Chapter 43

It is time, the General thinks, to end this.

Standing in his office, wearing his uniform, he keeps his back to the dreaded thing in the corner and focuses on the computer screen in front of him.

He watches the videos, one by one, moving only to change CDs as each clip comes to an end.

One by one, he places the discs in a growing pile on the desk.

The murder of Vicki Gibson: haphazard and handheld, camera held so close that blood spatters the lens. He was still learning at that point.

Derek Evans. Murdered the same night, but far more carefully. The camera is balanced on a wall before the homeless man is approached and beaten.

Sandra Peacock, John Kramer and Marion Collins. All die in much the same way: the only thing that changes in the footage is the addition of one and then two bodies beside the dying victim.

Kate Barrett. This one is more hurried – a mistake. Her husband is audible in the background, shouting in distress, and the clip ends raggedly, the road juddering as he runs.

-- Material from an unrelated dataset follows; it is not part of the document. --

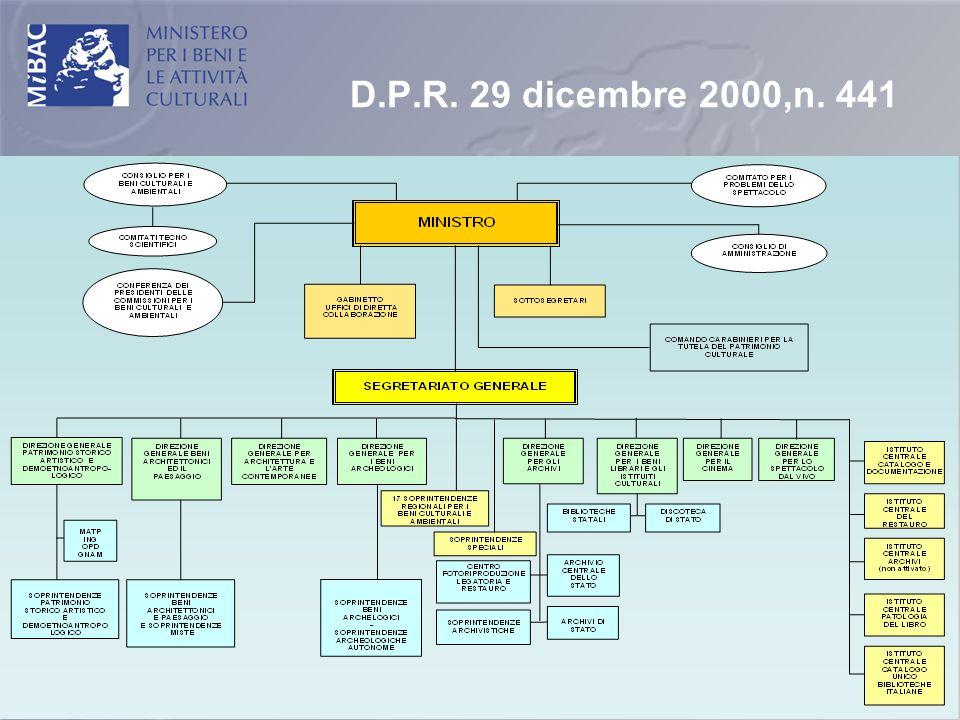 D.P.R. 29 dicembre 2000,n. 441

Paul Thatcher. The video begins with him already lying on the woodland floor, mouth gaping, one half of his head bright red. Even with the interruption halfway through, the torture shown is prolonged and Thatcher takes an age to die. Again, he is learning.

Marie Wilkinson. The clip begins with the pregnant woman already subdued, this time on her kitchen floor.

She is struck several times in the face.

There are inaudible words from outside of the frame.

The camera remains focused on the dying woman on the floor as the intruding old man is beaten to death out of shot.

Seven more victims killed in the same woodland location in similarly abhorrent ways. None of them have been identified in the media yet, so he has no way of knowing their names. Not that it matters to him.

Sixteen murders, including the old man, and the code is unbroken.

It is enough. So, yes. It is time to stop this.

The General walks into the bathroom and takes one last look at himself in the mirror, wearing his father’s army uniform.

He never earned one of his own, much as he tried, but he has done his best since to honour his father’s memory and make him proud.

To become the kind of man he would have wanted as a son.

He remembers the sequences he used to create as a child, all of which the old man broke.

And so yes, in some sense, there is also that.

As he looks at himself, the main memory of his father surfaces. Not telling stories at the dinner table, but at a later date: the man hopelessly drunk, lost, his wife – the General’s mother – long gone. In the memory, the old man is wearing this same uniform and he has a pistol in his hand.

I’m a soldier, his father says. Although the General is standing directly behind him, talking back to him, he knows the old man is speaking to himself.

His father looks down at the weapon in his hand with something close to bewilderment.

As though the weight is a surprise to him.

The gun weighs more than the buttons pressed and stories told; it has a tangible real-life heft. It demands to be held and carried.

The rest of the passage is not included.